[Off-Topic] Restaurants and Technology
There are developers and there are developers. There are companies and there are companies. Just for the illustrative purposes of this post I’ll separate at least two types of company: ones where technology is part of or is the core business, where tech-related spending is actually considered “investment”; or companies where technology is just an accessory, considered merely part of “operational cost,” where it only exists to support the business — much of what we call “back office.” For lack of better terms, I’ll call companies where technology is the core business “tech companies” and the others “enterpriseys” for short.

Why am I saying this? Because many decisions are made out of context. Decisions that normally fit well in enterpriseys are made in tech companies and vice versa. It’s one of the reasons for many useless discussions. I can understand why a bank would feel uncomfortable implementing a new technology today — let’s say swapping some of its DB2 for a CouchDB, for example. I can also understand why a medical company would be reluctant to swap its current embedded C programs for, say, .NET micro framework. That doesn’t mean none of them try, but it’s not the case for most, nor that the technologies wouldn’t work.

The same can’t be said of “tech companies.” In that context, trying to use the newest and most advanced should be normal. More than that: creating your own technologies should be normal. Now, the concern is that this might become random, disordered and lead to chaos. That’s not what it’s about.
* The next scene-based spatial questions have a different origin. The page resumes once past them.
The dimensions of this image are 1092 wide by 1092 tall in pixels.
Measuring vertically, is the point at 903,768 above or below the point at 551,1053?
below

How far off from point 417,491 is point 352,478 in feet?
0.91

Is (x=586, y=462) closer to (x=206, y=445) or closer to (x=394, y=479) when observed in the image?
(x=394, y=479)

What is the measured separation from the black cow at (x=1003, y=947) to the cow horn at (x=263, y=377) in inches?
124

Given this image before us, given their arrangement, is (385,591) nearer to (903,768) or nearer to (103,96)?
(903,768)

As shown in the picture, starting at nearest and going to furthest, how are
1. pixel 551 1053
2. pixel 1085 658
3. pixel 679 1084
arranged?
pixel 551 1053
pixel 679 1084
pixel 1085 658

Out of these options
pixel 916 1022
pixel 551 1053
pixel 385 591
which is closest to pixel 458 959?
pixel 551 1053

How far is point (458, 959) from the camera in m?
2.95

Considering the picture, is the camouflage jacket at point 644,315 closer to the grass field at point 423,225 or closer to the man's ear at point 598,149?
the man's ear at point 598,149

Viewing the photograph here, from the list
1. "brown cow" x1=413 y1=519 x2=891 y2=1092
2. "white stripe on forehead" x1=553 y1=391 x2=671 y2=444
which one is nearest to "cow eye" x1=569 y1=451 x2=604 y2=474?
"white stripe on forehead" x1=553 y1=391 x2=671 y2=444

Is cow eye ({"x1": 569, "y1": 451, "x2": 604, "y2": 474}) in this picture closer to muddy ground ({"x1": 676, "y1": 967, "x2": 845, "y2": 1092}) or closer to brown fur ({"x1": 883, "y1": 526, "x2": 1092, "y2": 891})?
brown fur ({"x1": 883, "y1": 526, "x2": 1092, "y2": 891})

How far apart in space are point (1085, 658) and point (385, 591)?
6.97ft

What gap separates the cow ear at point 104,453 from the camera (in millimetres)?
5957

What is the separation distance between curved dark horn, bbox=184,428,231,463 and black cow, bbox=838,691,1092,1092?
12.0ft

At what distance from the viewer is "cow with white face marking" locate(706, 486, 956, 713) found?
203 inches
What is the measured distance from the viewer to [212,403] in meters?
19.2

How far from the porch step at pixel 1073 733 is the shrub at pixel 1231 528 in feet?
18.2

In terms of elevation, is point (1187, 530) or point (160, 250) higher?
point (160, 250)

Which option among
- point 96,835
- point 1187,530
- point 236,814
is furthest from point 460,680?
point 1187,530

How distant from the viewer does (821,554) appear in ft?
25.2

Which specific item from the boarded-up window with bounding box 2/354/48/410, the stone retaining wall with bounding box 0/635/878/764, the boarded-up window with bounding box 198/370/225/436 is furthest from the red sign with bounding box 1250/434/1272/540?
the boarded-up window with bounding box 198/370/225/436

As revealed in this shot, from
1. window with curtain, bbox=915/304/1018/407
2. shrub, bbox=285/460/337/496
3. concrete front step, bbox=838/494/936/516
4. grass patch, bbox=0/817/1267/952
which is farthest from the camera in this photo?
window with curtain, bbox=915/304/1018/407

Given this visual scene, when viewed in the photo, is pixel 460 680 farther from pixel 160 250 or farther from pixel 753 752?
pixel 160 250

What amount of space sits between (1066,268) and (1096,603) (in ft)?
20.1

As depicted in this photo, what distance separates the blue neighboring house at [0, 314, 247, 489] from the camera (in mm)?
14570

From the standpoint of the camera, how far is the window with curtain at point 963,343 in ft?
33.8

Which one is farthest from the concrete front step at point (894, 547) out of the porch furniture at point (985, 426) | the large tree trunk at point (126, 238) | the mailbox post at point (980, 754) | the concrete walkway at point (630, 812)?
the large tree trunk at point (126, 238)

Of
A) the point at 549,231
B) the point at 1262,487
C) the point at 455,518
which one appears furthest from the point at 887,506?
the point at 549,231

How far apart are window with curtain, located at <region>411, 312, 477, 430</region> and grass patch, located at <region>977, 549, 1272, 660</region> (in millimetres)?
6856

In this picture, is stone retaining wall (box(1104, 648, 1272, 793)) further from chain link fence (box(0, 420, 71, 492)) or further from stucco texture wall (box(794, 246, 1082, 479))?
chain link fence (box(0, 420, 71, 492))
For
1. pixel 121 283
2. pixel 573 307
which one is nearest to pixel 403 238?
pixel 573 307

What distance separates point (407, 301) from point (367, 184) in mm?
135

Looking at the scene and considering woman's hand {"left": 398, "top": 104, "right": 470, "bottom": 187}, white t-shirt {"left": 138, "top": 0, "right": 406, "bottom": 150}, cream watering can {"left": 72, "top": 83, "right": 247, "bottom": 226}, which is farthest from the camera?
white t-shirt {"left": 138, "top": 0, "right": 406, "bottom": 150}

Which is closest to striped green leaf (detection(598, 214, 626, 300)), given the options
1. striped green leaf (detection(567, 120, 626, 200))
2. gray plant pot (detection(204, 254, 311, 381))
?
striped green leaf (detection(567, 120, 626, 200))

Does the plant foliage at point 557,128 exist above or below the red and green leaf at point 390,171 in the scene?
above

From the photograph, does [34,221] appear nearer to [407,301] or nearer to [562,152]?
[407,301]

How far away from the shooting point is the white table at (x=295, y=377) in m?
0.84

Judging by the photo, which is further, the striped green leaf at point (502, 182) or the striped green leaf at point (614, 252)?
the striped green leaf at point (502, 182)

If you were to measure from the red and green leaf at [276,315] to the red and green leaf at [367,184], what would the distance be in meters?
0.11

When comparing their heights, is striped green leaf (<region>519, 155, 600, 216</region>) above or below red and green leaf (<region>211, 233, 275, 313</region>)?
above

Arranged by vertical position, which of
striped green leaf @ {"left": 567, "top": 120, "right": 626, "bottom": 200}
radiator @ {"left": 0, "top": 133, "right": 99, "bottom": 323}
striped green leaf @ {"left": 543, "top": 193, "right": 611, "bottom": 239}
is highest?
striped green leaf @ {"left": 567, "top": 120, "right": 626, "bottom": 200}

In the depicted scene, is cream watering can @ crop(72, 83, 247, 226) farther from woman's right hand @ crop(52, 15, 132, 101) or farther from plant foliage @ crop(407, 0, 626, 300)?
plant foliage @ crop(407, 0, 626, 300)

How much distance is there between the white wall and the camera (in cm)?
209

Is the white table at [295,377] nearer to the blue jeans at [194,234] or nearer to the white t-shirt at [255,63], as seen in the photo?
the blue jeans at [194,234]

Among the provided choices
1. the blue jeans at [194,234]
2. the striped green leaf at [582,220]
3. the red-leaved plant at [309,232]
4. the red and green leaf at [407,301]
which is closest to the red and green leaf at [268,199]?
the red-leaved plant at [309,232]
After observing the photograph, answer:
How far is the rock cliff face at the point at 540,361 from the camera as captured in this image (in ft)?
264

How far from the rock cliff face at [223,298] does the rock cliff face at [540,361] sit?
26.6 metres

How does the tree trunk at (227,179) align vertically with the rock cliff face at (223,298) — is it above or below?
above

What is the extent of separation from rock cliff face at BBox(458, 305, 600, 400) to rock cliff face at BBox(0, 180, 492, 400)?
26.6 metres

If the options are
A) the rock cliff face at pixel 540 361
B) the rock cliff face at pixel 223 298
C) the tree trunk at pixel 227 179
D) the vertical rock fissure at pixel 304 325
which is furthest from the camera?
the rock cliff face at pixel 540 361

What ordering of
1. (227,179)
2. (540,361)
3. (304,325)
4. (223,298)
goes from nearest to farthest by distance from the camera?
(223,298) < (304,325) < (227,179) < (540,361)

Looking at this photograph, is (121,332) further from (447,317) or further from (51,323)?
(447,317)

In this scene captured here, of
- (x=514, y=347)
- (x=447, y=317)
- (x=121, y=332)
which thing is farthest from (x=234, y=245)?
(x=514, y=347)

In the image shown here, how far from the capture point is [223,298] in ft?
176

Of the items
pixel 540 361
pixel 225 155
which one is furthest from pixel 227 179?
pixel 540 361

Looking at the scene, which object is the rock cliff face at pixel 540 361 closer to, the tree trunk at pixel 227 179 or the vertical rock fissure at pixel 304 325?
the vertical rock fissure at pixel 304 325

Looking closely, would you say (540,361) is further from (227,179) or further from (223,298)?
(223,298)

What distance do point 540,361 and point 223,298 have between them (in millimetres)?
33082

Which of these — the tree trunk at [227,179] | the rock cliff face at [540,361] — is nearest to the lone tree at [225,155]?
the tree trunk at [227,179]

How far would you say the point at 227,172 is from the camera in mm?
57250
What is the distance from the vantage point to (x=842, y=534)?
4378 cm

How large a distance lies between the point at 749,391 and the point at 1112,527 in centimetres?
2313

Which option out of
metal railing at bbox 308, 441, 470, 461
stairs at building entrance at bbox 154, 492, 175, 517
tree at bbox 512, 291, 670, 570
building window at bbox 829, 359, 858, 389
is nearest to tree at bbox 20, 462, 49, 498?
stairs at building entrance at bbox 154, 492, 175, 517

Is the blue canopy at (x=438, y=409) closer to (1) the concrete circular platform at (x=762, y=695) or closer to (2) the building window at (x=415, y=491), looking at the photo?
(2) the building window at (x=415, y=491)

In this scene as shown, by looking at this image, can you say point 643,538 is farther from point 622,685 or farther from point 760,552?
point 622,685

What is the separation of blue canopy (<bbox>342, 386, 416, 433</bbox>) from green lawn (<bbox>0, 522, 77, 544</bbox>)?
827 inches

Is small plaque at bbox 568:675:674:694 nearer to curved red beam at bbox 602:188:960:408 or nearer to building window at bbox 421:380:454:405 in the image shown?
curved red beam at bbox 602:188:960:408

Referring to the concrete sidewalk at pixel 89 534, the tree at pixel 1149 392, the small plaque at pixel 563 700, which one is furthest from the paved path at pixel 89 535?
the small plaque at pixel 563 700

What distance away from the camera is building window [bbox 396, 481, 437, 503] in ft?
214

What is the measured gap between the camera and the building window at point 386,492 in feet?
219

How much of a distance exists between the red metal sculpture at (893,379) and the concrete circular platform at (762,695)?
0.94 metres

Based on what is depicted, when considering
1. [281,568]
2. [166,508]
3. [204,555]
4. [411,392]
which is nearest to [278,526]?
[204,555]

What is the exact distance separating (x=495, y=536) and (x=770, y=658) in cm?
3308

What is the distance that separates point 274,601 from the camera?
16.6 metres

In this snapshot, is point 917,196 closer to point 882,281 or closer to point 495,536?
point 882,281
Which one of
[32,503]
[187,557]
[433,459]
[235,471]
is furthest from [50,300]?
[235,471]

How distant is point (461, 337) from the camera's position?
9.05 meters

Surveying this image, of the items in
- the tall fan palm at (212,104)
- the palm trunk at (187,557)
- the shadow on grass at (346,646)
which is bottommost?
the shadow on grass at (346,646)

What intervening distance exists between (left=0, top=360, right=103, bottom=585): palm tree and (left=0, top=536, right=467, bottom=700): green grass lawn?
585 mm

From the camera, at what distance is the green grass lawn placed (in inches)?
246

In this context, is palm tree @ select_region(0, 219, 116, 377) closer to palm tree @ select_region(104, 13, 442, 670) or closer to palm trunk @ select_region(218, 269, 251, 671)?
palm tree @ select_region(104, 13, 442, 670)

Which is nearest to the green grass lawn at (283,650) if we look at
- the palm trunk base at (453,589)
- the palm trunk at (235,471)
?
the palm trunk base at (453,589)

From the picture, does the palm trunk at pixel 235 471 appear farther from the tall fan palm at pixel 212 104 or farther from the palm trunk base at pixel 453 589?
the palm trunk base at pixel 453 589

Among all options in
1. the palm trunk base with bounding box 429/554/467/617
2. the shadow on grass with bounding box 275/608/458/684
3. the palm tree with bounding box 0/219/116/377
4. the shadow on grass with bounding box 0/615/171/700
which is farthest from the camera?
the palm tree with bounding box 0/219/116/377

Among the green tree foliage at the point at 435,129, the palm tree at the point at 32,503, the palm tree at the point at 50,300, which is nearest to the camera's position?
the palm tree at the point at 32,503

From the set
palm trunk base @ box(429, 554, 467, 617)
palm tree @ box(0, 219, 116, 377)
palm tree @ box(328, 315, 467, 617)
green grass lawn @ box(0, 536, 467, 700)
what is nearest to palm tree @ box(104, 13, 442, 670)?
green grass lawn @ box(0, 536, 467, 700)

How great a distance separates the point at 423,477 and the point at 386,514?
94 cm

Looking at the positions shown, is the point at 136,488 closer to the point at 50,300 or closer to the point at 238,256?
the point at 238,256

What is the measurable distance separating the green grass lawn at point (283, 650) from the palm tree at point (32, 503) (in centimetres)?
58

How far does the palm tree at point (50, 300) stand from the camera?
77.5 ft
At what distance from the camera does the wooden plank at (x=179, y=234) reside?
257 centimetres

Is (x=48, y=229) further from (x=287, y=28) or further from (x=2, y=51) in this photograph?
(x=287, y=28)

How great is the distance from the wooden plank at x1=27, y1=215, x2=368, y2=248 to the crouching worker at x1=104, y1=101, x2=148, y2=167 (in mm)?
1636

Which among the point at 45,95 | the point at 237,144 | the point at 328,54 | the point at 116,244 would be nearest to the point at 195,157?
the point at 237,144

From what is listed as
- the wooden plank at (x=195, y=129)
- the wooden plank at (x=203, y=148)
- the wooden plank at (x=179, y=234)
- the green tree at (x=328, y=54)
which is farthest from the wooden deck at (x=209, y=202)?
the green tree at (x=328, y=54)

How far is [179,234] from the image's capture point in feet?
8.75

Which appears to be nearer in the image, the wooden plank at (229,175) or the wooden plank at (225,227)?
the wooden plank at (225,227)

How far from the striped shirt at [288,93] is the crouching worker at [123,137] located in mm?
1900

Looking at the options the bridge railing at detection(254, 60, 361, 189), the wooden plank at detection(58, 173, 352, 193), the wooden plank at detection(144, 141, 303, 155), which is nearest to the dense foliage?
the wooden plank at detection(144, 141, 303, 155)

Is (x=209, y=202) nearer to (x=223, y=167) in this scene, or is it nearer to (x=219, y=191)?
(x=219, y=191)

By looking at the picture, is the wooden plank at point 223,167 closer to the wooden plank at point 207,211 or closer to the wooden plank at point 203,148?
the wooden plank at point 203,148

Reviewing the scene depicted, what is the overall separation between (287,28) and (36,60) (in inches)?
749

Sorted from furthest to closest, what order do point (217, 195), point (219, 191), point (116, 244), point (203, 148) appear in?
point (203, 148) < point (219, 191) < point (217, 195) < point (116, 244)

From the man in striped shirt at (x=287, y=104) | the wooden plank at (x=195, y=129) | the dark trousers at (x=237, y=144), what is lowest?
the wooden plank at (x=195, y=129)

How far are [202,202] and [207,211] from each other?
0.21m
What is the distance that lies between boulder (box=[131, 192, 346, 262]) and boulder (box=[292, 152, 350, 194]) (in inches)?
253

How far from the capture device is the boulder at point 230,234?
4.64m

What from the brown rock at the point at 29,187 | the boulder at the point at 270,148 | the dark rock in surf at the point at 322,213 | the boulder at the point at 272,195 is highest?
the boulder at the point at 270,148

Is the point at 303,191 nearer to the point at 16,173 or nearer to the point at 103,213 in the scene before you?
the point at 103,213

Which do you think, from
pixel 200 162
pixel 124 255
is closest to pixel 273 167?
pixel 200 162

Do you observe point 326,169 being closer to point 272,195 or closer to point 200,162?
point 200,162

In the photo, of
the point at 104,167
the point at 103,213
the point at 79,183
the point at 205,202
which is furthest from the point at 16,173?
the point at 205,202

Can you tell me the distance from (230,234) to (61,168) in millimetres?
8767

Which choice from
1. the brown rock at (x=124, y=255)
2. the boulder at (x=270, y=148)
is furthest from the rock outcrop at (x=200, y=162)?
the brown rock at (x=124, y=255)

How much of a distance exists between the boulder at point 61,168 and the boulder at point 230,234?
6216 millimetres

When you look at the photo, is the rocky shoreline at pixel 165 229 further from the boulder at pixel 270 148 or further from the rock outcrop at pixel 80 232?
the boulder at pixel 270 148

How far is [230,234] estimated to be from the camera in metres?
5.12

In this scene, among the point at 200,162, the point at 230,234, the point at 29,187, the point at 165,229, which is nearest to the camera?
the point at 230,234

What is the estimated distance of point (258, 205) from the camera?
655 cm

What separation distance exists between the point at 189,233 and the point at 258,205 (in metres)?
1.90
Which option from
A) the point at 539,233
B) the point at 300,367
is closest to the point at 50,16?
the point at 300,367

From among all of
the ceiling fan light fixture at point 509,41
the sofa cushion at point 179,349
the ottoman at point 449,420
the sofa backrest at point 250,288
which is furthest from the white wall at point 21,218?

Precisely because of this, tech companies like Google, Microsoft, Novell, RedHat, and several smaller ones have something resembling a Research & Development department, or at least the notion of “research and experiment.” That’s why they go to lengths to hire market professionals on the cutting edge of new technologies, something that doesn’t make sense, for example, in a bank, an insurance company, or a transportation company.
This thinking seems obvious and really is, but for some reason I see people deciding and discussing things outside of these contexts, which is particularly annoying. Newer open-source technologies, for example, make total sense in tech companies. More than that: having employees contribute to open source projects makes even more sense.
To make the analogy easier, I said in “tech companies” the core business is technology (duh). Now think of a restaurant. In this case it’s a company where the core business is cooking good culinary dishes. If in this company I decide, out of context, and think as if the food were merely accessory, I could say: “why don’t we outsource our kitchen and start buying hamburgers from McDonald’s? It will lower our operational cost, we’ll have guaranteed delivery in the quantities we need. More than that, the whole market already knows and likes them.”

Even worse, if the cooks in this restaurant had the mindset: “oh, I don’t want to test that new ingredient because it will be more work. I’d rather just grab the ready-made seasoning at the supermarket.” It’s what I call “scrambled-eggs cooks.” That’s because anyone can make scrambled eggs.
In enterpriseys, normally most of the work is literally “form and report development,” which justifies the existence of Software Factories and the hiring of “coders” — the typical restaurant employee who just heats up someone else’s frozen food in the microwave.
And I always differentiate a “coder” from a “developer.” A developer must have the head of a “chef,” a real cook, trying new things, testing new ingredients, taking risks on new dishes. That’s what differentiates an award-winning chef from an employee who just heats up a grill. Without trying to denigrate the profession, I’m just trying to illustrate a concept. And the problem is when a microwave heater thinks they’re a cook and that what they’re doing is gastronomy. It isn’t.
A caveat: I’m not saying there are no “cooks” in consultancies or enterpriseys. What I’m pointing out is how the company views this kind of service or expense. As an ex-consultant I’m more than aware that there are great minds trying to influence and change the mindset of many industries. A clear example of this is Thoughtworks.

So, first of all, look at which context you’re in. If you’re in a real restaurant, you’re expected to be a cook. Don’t think that acting like a microwave heater is correct, unless you want to drive the restaurant into bankruptcy.
Another example from our world: I think everyone who reads my blog knows Github, one of the most innovative open source repositories of today. Try to wrap your heads around this: it was the work of literally 4 programmers, some of them who had barely just left college. They could use everything that’s considered “acceptable” by the “market.” Read this blog post of theirs: How we made Github fast. If you aspire to be a “chef,” none of the technologies cited should be new to you: ldirectord, nginx, unicorn, rails, drbd, proxymachine, haproxy, redis, ernie, memcached. Want more? At the same time, just recently, they launched two new technologies: Resque and BERT-RPC. I’ll repeat: not much more than 4 people.
Want more? Remember Phusion Passenger and Ruby Enterprise Edition? Those are two boys who hadn’t even left university. They’re “chefs.”
In a tech company, that’s the goal. In enterpriseys it isn’t. Where are you?